(Records excerpted from a collection)
*** Begin section ***

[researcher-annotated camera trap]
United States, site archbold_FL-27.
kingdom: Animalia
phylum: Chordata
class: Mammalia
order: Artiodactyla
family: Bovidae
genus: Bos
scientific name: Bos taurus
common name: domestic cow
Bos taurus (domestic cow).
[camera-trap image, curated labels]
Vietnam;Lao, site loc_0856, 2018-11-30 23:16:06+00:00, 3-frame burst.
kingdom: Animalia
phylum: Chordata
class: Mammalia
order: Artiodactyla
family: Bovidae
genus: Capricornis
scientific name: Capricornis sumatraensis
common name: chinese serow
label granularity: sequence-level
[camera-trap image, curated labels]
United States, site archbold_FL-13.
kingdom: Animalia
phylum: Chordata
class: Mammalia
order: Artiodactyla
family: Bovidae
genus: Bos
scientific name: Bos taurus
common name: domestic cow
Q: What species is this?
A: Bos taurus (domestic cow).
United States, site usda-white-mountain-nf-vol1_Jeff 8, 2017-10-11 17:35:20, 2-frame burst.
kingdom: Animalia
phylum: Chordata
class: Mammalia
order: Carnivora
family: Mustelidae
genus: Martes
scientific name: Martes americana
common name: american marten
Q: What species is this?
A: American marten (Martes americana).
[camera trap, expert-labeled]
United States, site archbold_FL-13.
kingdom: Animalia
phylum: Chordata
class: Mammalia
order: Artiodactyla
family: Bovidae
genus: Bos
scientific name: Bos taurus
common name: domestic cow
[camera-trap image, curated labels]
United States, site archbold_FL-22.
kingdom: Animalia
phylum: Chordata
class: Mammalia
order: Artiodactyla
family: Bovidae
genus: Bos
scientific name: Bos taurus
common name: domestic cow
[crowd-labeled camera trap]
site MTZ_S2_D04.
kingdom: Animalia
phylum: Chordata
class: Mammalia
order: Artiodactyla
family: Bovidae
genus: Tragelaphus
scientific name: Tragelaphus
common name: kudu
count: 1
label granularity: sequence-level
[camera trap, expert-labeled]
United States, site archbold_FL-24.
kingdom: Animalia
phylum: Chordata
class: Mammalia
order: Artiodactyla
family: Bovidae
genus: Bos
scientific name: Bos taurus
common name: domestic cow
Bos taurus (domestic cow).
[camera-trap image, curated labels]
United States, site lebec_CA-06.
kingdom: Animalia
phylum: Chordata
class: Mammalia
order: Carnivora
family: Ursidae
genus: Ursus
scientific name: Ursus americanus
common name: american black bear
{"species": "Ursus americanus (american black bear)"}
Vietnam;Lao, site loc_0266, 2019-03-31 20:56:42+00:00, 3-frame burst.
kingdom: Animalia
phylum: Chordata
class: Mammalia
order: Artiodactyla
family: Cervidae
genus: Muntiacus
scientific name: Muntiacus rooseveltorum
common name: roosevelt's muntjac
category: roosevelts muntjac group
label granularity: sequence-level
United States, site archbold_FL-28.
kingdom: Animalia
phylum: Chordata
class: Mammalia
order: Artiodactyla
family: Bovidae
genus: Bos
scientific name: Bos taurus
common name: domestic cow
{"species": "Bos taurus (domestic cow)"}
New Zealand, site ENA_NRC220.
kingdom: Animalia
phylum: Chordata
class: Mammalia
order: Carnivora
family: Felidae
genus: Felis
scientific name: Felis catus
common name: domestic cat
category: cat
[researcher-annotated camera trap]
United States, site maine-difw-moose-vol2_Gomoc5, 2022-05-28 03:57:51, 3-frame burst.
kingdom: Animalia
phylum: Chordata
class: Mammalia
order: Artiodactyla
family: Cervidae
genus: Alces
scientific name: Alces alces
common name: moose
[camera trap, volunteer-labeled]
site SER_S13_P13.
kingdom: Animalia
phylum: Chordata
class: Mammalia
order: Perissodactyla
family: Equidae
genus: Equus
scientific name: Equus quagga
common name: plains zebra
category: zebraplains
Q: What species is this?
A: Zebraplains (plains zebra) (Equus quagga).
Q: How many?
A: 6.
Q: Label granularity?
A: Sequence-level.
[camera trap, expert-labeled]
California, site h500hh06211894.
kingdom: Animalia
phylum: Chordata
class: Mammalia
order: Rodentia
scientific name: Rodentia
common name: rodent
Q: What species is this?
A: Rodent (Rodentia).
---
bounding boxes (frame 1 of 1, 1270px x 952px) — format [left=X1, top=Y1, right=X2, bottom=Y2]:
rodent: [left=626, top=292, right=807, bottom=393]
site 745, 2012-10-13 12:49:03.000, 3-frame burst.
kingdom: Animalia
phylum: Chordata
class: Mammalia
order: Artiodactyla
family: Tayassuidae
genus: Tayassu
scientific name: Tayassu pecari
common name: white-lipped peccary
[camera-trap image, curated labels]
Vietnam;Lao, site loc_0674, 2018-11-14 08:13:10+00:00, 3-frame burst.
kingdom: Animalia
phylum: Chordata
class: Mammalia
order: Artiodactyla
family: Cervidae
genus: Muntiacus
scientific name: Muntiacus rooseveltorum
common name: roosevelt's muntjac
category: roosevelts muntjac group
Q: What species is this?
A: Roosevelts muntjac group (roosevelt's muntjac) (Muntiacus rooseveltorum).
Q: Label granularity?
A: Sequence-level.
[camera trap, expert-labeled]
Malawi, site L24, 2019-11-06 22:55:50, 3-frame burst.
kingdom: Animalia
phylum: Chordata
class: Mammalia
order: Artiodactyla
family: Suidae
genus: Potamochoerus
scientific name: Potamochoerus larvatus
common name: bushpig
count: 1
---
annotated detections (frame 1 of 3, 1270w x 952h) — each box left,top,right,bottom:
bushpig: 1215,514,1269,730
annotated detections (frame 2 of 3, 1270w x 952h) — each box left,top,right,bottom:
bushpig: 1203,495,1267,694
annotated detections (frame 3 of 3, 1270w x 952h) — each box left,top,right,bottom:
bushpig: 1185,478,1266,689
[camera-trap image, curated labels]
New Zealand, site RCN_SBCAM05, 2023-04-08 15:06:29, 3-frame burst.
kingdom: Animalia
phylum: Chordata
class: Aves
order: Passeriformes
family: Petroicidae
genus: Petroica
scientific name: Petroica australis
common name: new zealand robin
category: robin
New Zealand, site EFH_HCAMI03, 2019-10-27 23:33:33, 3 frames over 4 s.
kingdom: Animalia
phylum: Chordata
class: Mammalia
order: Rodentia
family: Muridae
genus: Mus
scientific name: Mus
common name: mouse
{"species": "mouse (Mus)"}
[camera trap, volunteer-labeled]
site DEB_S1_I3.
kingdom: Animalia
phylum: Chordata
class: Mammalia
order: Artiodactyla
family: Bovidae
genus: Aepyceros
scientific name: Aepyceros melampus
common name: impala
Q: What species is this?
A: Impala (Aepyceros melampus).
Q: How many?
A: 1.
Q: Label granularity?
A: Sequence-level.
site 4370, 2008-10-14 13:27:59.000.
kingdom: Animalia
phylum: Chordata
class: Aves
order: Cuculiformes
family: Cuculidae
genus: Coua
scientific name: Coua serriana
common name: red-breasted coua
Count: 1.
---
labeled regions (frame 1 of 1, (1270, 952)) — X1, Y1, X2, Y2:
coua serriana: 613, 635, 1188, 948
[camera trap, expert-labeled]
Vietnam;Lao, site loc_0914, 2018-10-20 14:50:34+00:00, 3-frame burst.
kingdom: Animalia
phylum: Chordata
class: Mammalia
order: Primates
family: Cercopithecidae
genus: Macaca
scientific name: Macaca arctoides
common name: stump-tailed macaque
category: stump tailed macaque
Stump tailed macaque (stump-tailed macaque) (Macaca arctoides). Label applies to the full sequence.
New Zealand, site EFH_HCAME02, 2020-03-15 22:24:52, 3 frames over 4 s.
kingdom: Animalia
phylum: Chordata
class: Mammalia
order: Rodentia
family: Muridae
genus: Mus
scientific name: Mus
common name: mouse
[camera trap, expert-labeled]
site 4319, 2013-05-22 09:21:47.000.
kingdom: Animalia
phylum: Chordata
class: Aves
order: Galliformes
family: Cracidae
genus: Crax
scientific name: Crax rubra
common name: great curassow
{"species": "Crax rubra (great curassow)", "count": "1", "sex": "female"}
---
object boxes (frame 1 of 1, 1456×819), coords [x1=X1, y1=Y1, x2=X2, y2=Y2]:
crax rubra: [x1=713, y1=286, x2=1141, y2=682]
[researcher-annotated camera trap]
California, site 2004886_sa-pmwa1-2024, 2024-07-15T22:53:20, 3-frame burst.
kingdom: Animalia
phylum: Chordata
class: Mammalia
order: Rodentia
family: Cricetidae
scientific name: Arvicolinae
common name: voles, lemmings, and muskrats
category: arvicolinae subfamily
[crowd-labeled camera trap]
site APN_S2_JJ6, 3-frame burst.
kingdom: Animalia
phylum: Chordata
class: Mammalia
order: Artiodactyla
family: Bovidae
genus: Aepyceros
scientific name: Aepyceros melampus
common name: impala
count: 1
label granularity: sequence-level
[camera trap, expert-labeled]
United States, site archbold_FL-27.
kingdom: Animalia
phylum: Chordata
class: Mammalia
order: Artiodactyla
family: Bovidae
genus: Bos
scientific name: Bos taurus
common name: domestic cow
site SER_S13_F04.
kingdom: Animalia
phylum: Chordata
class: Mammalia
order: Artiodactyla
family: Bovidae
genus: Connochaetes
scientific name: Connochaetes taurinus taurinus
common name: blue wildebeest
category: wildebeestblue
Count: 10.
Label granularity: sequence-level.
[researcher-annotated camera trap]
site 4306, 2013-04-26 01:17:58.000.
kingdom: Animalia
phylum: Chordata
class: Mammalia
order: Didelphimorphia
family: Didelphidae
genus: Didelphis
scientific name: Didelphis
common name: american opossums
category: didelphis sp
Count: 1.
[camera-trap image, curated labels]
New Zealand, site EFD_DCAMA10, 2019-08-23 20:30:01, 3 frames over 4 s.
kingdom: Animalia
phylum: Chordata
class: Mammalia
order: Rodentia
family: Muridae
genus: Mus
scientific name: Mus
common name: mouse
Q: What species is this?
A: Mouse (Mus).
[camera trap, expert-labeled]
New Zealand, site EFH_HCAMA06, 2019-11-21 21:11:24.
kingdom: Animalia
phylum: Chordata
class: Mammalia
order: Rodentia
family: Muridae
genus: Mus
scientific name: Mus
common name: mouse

*** End section ***

WHAT NEEDS TO BE DONE: Bring together each line above where the string "frames" turns up.

RESULT OF THE TASK:
New Zealand, site EFH_HCAMI03, 2019-10-27 23:33:33, 3 frames over 4 s.
New Zealand, site EFH_HCAME02, 2020-03-15 22:24:52, 3 frames over 4 s.
New Zealand, site EFD_DCAMA10, 2019-08-23 20:30:01, 3 frames over 4 s.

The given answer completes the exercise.